| Exercise goal |
Write out the records again, replacing "nearest" with "closest" and leaving every other part as it is.

** Start of Materials provided **

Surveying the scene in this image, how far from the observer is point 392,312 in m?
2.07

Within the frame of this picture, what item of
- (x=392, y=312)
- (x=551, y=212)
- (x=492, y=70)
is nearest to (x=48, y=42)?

** End of Materials provided **

| Answer for this exercise |
Surveying the scene in this image, how far from the observer is point 392,312 in m?
2.07

Within the frame of this picture, what item of
- (x=392, y=312)
- (x=551, y=212)
- (x=492, y=70)
is closest to (x=48, y=42)?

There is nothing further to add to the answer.